» **Provided text**
21. We were referred to a decision of Lord Goddard in R. v. Steane (1947) 1 All ER 813, 816 where the learned Chief Justice says that where a particular intent must be laid and charged, that particular intent must be proved. Of course it must, and of course it must be proved by the prosecution. The only question here is, what is the extent and nature of the intent that Section 300 "thirdly" requires, and how is it to be proved?
22. The learned counsel for the appellant next relied on a passage where the learned Chief Justice says that: "if, on the totality of the evidence, there is room for more than one view as to the intent of the prisoner, the jury should be directed that it is for the prosecution to prove the intent to the jury's satisfaction, and if, on a review of the whole evidence, they either think that the intent did not exist or they are left in doubt as to the intent, the prisoner is entitled to be acquitted". We agree that that is also the law in India. But so is this. We quote a few sentences earlier from the same learned judgment: "No doubt, if the prosecution prove an act the natural consequences of which would be a certain result and no evidence or explanation is given, then a jury may, on a proper direction, find that the prisoner is guilty of doing the act with the intent alleged." That is exactly the position here. No evidence or explanation is given about why the appellant thrust a spear into the abdomen of the deceased with such force that it penetrated the bowels and three coils of the intestines came out of the wound and that digested food oozed out from cuts in three places. In the absence of evidence, or reasonable explanation, that the prisoner did not intend to stab in the stomach with a degree of force sufficient to penetrate that far into the body, or to indicate that his act was a regrettable accident and that he intended otherwise, it would be perverse to conclude that he did not intend to inflict the injury that he did. Once that intent is established (and no other conclusion is reasonably possible in this case, and in any case it is a question of fact), the rest is a matter for objective determination from the medical and other evidence about the nature and seriousness of the injury.
(emphasis supplied)
23. That governing principle has been consistently applied in our jurisprudence in State of A.P. v. Thummala Anjaneyulu, (2010) 14 SCC 621. The intention to cause the very injury that led to the death could not be established. Consequently, the charge of murder was found not proven. Only culpable homicide not amounting to murder resulting in conviction under Section 304 I.P.C. was proved. In that, it was observed as below:
"11. The learned counsel for the accused has, however, submitted that even assuming for a moment that the prosecution story was correct and the accused liable for conviction, it was not still a case of murder as there was no evidence to show that the accused had intended to cause the very injury which had been caused and had led to the death of the deceased and he was, therefore, liable only for a charge of manslaughter and not murder. The facts of the case undoubtedly support the argument of the learned counsel. As per the prosecution story, the deceased and the accused and the witnesses had gathered outside the house of PW 6 to organise a panchayat to settle a dispute between Kistaiah and Ramulu, who were not, in any manner, connected with either party and it was at that stage that the accused was apparently provoked by the remarks of the deceased that he should not cast an evil eye on PW 3 and Manemma on which he had suddenly taken out a knife which he was carrying and caused one injury in the chest.

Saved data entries

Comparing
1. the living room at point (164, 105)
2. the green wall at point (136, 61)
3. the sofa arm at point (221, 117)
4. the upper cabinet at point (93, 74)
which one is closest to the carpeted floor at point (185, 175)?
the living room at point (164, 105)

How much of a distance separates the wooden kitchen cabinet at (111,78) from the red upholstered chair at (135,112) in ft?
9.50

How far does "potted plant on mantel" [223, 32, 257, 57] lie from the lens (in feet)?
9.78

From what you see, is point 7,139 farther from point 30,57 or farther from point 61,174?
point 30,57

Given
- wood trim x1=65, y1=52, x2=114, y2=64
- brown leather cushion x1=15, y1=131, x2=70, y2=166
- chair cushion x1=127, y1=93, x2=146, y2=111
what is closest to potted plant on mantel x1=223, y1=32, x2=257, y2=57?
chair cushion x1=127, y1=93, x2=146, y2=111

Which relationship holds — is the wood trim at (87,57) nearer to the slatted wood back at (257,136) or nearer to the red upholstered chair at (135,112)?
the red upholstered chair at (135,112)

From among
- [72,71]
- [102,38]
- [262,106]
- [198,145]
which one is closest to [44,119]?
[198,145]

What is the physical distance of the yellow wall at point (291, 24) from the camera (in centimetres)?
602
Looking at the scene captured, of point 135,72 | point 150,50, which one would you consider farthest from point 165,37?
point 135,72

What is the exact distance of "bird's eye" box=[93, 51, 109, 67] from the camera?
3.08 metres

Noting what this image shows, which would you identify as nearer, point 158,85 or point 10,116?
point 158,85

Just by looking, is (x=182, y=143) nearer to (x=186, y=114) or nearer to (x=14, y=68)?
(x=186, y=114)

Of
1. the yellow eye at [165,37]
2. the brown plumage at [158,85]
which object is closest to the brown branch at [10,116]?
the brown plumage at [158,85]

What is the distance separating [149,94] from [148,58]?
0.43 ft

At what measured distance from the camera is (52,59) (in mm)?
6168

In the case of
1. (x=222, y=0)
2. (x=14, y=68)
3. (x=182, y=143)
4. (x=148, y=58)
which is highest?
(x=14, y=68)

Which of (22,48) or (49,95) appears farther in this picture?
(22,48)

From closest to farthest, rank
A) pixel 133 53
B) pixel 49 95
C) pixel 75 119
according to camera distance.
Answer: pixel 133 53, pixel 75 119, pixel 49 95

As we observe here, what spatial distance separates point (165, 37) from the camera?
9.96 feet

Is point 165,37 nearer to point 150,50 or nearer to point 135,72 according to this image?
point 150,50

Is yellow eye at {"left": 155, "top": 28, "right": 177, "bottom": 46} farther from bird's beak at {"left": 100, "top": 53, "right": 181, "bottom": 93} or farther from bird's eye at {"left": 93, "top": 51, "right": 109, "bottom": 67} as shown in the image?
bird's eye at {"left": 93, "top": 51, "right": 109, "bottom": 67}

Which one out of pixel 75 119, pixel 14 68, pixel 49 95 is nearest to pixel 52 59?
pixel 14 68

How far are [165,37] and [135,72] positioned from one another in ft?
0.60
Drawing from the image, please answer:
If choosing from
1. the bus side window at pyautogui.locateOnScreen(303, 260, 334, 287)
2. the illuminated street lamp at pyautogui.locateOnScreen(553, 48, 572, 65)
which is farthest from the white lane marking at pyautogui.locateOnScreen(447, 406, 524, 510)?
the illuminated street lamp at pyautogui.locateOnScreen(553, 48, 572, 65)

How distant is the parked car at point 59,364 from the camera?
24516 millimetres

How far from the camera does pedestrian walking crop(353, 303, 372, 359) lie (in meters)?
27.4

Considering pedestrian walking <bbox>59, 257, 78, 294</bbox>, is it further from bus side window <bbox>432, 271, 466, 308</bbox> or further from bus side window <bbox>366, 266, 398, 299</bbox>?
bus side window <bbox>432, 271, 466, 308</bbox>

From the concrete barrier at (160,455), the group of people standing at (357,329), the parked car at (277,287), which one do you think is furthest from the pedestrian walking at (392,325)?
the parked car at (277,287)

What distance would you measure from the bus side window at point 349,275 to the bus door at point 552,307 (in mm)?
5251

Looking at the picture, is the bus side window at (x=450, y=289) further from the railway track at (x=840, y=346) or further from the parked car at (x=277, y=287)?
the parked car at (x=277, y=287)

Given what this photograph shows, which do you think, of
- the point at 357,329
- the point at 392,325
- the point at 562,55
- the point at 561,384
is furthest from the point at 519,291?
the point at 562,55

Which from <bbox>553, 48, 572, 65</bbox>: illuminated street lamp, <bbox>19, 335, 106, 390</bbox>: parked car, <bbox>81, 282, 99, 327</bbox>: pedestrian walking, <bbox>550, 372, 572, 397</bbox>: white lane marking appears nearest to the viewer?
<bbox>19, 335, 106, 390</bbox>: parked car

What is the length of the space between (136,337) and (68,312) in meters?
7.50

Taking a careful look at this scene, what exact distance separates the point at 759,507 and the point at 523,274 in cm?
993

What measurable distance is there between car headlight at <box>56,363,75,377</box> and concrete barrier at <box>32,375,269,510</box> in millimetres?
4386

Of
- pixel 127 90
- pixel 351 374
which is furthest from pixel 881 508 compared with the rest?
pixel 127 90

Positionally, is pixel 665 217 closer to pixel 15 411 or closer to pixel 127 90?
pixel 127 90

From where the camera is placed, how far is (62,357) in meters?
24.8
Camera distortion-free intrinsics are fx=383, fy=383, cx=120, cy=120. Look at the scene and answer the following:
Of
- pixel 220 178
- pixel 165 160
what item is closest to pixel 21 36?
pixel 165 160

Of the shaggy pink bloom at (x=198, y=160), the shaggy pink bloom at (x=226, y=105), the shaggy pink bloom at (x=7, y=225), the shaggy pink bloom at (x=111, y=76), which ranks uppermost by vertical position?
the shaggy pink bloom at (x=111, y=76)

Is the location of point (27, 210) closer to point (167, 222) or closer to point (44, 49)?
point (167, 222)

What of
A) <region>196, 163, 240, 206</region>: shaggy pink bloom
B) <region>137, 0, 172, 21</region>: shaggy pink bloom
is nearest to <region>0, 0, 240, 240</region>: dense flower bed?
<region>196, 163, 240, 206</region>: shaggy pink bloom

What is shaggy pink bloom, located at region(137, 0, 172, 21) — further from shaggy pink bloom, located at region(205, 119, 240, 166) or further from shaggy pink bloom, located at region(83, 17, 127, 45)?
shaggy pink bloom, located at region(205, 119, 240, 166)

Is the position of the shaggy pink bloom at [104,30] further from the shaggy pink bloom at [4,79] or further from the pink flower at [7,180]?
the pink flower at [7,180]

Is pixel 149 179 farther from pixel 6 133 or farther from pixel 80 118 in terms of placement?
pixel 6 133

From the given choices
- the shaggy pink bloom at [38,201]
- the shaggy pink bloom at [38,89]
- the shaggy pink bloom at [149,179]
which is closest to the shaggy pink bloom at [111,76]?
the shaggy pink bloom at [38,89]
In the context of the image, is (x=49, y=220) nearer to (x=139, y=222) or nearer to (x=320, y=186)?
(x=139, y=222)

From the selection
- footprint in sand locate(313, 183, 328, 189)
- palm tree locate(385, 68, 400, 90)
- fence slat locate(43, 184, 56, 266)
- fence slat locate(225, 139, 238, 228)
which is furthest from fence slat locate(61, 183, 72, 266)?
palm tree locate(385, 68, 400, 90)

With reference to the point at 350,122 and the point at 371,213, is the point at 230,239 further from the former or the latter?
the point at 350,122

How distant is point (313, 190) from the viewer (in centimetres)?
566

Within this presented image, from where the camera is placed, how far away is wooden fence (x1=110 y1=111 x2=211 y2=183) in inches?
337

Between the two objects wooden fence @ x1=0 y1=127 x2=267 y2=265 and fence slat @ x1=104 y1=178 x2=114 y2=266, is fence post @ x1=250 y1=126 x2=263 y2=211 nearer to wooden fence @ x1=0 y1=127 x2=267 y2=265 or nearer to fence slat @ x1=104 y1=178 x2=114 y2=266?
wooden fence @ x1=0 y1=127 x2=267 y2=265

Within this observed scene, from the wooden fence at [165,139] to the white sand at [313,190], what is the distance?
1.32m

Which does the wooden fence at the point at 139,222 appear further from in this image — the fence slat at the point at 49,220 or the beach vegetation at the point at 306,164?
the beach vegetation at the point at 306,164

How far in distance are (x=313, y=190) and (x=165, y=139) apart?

» **Problem requirements**
Please list every person named by name in paragraph 11 of the judgment excerpt, the part quoted from State of A.P. v. Thummala Anjaneyulu. Leave out anyone referred to only by a witness number.

» **Result of the exercise**
Kistaiah, Ramulu, Manemma